Mal des transports dans les véhicules électriques : pourquoi ces modèles provoquent des nausées
La montée du mal des transports dans les véhicules électriques : causes et solutions pratiques
Le mal des transports lié aux véhicules électriques gagne en fréquence : freinage régénératif, habitacles silencieux et accélérations instantanées perturbent les signaux sensoriels et provoquent nausées.
Rapports croissants de nausées dans les véhicules électriques
Des passagers et des conducteurs signalent de plus en plus d’épisodes de vertiges, de nausées et de sensation de flottement lors de trajets en véhicules électriques. Ces témoignages, relayés sur des forums et dans la clientèle des services de mobilité, décrivent des réactions survenant parfois chez des personnes qui ne souffrent pas habituellement du mal des transports. La répétition des cas a poussé à analyser les caractéristiques propres aux véhicules électriques susceptibles d’expliquer ces symptômes.
Principe de l’inadéquation sensorielle
Le mal des transports résulte d’une discordance entre les informations reçues par les yeux, l’oreille interne (système vestibulaire) et les propriocepteurs du corps. Lorsque la vision indique une relative immobilité mais que le système vestibulaire détecte des mouvements, le cerveau interprète cette incohérence comme une perturbation et déclenche des nausées. Ce mécanisme explique pourquoi les passagers qui regardent un écran ou ceux assis à l’arrière — où la vue sur la route est limitée — sont particulièrement vulnérables.
Effets du freinage régénératif et du couple instantané
Plusieurs caractéristiques techniques des véhicules électriques modifient les profils d’accélération et de décélération. Le freinage régénératif, qui récupère l’énergie lors de la décélération, génère un profil de ralentissement différent de celui d’un véhicule thermique ; il peut paraître plus abrupt ou moins prévisible pour les passagers non habitués. Par ailleurs, le couple instantané des moteurs électriques produit des accélérations rapides et linéaires qui accentuent la sensation de mouvement. Ces variations d’accélération et de décélération peuvent créer des stimuli vestibulaires atypiques et contribuer à la sensation de malaise.

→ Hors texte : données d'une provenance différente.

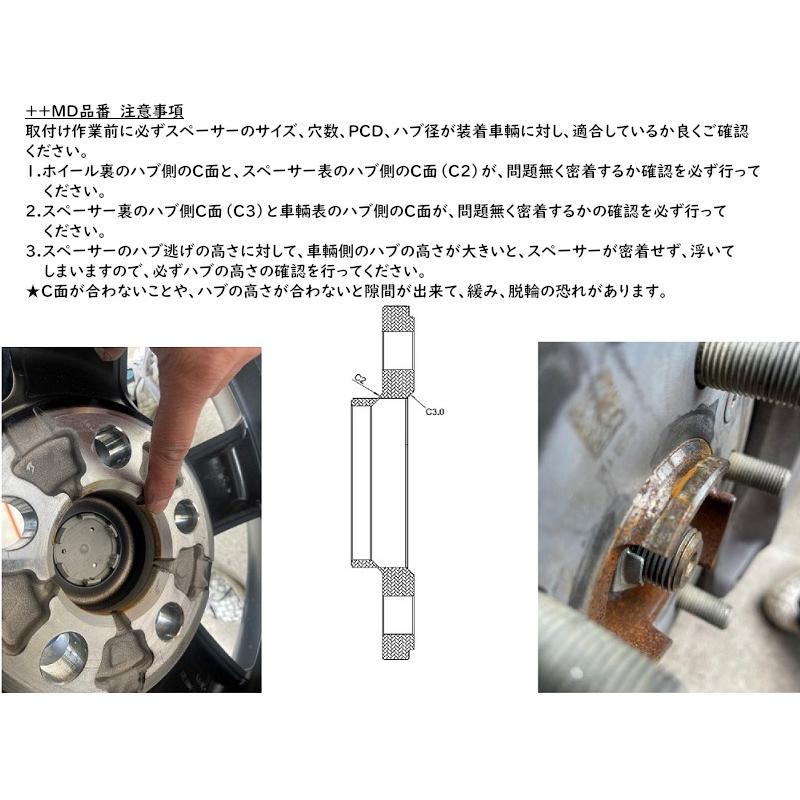 ++MD品番 注意事項
取付け作業前に必ずスペーサーのサイズ、穴数、PCD、ハブ径が装着車輌に対し、適合しているか良くご確認ください。
1.ホイール裏のハブ側のC面と、スペーサー表のハブ側のC面（C2）が、問題無く密着するか確認を必ず行ってください。
2.スペーサー裏のハブ側C面（C3）と車輌表のハブ側のC面が、問題無く密着するかの確認を必ず行ってください。
3.スペーサーのハブ逃げの高さに対して、車輌側のハブの高さが大きいと、スペーサーが密着せず、浮いてしまいますので、必ずハブの高さの確認を行ってください。
★C面が合わないことや、ハブの高さが合わないと隙間が出来て、緩み、脱輪の恐れがあります。

C2
C3.0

Rôle de l’habitacle silencieux et des vibrations basses
L’absence de bruit moteur dans un véhicule électrique supprime des repères auditifs qui aident normalement le cerveau à calibrer le mouvement. Le silence de l’habitacle réduit donc les indices sensoriels disponibles. Certaines personnes décrivent aussi une sensation de balancement à basse fréquence, liée à des oscillations douces du véhicule, qui ressemble aux mouvements en mer et favorise le mal des transports. Ces vibrations subtiles, peu audibles mais perceptibles par l’oreille interne, renforcent la déconnexion entre les sens.
Populations et situations à risque
Le mal des transports peut affecter n’importe qui, mais des tendances montrent une prévalence plus élevée chez les enfants et chez les femmes, avec un pic durant l’enfance. Les comportements et les conditions de trajet influencent aussi le risque : longs trajets, fréquents arrêts et redémarrages, sièges où la vue vers l’avant est limitée, lecture ou utilisation d’un écran augmentent la probabilité d’apparition des symptômes. Même des personnes tolérantes dans des voitures traditionnelles peuvent ressentir des troubles dans un véhicule électrique pour ces raisons.
Mesures pratiques pour passagers et conducteurs
Plusieurs interventions non médicamenteuses réduisent efficacement le risque de nausée : choisir le siège avant, fixer l’horizon, éviter les écrans pendant le roulage et bien ventiler l’habitacle. Des remèdes à faible risque comme le gingembre (bonbons, compléments) et l’acupression du point P‑6 au poignet sont souvent utiles. Les antihistaminiques en vente libre peuvent prévenir le mal des transports mais provoquent somnolence et ne conviennent pas toujours. Les conducteurs peuvent atténuer l’inconfort en adoptant une conduite plus douce, en modulant le freinage régénératif lorsque possible et en annonçant les manœuvres à venir. Pour les services de covoiturage ou les exploitants, proposer des options de siège, informer les passagers sur le fonctionnement du véhicule et favoriser des réglages de conduite moins brusques contribuent à améliorer l’expérience.
À l’échelle industrielle, adapter les réglages de régénération, affiner la suspension pour limiter les oscillations basses et intégrer des systèmes d’aide à la stabilisation pourraient réduire l’incidence du phénomène. En attendant, la combinaison de mesures simples — choix de siège, fixation visuelle, pauses régulières, ventilation et communication entre conducteur et passager — reste la stratégie la plus accessible pour limiter les nausées et rendre les trajets en véhicule électrique plus confortables pour tous.